# Task goal
The answer must be a single number: how many lines below contain "Vietnam".

==================================================

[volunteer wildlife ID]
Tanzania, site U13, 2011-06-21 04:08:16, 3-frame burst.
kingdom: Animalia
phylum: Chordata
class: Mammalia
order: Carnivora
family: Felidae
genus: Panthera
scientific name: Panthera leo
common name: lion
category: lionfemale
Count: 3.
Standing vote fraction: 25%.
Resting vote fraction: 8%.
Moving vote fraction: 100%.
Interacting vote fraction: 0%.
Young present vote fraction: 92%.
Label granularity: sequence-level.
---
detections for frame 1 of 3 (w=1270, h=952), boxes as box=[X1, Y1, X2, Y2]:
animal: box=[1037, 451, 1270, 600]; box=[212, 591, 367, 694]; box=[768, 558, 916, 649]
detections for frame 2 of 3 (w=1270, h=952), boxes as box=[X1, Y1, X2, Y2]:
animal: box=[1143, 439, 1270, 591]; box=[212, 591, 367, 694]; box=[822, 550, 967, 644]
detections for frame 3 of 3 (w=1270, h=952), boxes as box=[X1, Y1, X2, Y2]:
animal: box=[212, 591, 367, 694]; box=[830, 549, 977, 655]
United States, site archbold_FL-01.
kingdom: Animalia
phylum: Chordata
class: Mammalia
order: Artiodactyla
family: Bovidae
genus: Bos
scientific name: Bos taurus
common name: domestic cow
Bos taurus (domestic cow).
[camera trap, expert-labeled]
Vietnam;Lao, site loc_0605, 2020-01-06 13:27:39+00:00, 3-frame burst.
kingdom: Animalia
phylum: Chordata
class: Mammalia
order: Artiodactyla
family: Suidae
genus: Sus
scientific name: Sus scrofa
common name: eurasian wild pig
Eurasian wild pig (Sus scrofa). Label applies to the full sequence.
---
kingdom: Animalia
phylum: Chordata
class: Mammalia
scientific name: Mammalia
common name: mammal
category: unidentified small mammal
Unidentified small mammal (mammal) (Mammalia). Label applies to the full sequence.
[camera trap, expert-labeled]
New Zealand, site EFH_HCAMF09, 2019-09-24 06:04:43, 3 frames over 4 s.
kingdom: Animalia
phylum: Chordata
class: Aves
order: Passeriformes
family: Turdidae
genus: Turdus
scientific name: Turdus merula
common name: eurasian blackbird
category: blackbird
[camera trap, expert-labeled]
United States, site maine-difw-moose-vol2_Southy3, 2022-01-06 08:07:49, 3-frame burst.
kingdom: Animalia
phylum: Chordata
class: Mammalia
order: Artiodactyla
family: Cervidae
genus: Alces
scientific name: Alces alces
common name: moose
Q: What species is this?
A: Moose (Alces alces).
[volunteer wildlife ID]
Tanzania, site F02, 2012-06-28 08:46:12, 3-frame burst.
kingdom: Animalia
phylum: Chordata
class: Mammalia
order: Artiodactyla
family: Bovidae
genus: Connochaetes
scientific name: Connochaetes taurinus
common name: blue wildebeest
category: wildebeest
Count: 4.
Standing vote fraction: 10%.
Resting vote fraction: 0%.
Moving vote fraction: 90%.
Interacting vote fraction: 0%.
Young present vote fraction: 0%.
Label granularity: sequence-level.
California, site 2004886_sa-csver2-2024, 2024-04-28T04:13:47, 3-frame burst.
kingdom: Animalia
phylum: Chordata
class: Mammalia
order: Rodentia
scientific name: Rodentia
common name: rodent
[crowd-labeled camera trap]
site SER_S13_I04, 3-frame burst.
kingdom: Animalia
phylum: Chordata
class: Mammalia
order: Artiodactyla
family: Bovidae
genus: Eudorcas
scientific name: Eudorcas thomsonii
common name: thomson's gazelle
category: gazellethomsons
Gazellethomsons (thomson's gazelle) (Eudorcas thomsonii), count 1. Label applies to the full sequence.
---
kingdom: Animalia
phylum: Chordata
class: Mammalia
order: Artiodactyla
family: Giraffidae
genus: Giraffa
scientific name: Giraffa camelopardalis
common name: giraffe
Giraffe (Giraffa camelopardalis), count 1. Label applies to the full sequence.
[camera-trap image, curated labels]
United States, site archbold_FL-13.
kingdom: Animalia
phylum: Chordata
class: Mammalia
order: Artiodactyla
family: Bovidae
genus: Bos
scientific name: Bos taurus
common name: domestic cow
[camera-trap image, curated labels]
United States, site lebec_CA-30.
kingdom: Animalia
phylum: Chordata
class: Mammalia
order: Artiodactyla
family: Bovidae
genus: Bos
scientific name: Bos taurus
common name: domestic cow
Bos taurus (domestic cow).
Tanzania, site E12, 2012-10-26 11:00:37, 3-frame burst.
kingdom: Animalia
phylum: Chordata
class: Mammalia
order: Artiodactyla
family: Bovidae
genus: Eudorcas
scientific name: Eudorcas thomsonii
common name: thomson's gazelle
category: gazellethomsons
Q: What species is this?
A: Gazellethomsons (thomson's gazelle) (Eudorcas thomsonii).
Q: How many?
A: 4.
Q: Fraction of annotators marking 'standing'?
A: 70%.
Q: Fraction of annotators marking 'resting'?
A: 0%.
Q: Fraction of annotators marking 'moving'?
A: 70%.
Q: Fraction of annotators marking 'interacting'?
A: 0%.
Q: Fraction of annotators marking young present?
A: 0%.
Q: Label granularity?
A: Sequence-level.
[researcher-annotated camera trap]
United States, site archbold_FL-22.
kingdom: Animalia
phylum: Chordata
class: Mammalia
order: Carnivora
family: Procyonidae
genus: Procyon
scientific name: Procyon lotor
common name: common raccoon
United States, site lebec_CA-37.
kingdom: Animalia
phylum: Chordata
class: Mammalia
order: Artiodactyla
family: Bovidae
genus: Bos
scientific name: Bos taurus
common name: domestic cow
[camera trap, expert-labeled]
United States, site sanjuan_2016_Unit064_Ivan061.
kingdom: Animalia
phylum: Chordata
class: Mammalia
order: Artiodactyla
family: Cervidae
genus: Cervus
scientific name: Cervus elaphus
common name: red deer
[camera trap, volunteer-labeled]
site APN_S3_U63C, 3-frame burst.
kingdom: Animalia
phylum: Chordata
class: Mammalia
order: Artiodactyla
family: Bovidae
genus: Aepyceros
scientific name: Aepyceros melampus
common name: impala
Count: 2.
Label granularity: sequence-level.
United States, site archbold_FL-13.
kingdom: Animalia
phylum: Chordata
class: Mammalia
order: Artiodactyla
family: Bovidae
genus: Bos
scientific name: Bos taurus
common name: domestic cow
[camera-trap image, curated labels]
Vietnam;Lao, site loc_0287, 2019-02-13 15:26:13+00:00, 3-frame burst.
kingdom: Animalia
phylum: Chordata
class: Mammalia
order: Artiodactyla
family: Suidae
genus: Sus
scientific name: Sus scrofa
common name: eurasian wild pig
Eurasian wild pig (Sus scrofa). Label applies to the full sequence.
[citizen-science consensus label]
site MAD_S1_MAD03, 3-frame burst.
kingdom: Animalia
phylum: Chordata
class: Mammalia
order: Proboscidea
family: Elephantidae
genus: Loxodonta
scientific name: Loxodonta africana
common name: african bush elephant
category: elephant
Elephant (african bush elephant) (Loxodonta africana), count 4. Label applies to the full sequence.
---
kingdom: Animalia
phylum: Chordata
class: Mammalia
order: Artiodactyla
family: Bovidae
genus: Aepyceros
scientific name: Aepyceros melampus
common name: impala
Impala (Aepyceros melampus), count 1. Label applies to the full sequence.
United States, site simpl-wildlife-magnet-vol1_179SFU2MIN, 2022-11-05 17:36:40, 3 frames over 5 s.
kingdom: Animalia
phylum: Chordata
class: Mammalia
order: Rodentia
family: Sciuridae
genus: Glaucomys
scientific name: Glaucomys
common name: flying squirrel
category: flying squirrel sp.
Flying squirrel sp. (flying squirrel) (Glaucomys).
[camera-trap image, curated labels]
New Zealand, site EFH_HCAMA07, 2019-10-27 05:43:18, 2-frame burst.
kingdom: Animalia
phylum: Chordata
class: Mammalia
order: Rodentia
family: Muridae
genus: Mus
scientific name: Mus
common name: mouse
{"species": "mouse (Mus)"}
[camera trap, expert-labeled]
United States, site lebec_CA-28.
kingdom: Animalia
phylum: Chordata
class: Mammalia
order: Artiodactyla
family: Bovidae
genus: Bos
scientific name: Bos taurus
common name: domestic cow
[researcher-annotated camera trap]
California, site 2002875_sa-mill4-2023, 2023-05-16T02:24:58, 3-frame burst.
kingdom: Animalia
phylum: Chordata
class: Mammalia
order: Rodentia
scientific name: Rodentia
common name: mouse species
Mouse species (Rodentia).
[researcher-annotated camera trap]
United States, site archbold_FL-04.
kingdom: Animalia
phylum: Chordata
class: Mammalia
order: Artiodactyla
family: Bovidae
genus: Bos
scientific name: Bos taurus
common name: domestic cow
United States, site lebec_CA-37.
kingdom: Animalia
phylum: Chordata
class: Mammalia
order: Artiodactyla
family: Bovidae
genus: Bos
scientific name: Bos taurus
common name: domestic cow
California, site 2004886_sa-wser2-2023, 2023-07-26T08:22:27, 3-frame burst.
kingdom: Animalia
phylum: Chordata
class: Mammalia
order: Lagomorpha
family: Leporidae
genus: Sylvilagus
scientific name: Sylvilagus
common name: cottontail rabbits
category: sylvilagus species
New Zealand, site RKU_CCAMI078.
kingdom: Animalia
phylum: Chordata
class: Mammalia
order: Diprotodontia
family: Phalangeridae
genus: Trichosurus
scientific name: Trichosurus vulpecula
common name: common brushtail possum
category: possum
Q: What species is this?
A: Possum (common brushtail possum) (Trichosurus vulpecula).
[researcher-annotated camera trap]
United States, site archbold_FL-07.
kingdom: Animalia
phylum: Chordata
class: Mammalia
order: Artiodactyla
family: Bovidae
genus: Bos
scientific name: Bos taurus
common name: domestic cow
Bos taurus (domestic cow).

==================================================

# Output for this task
2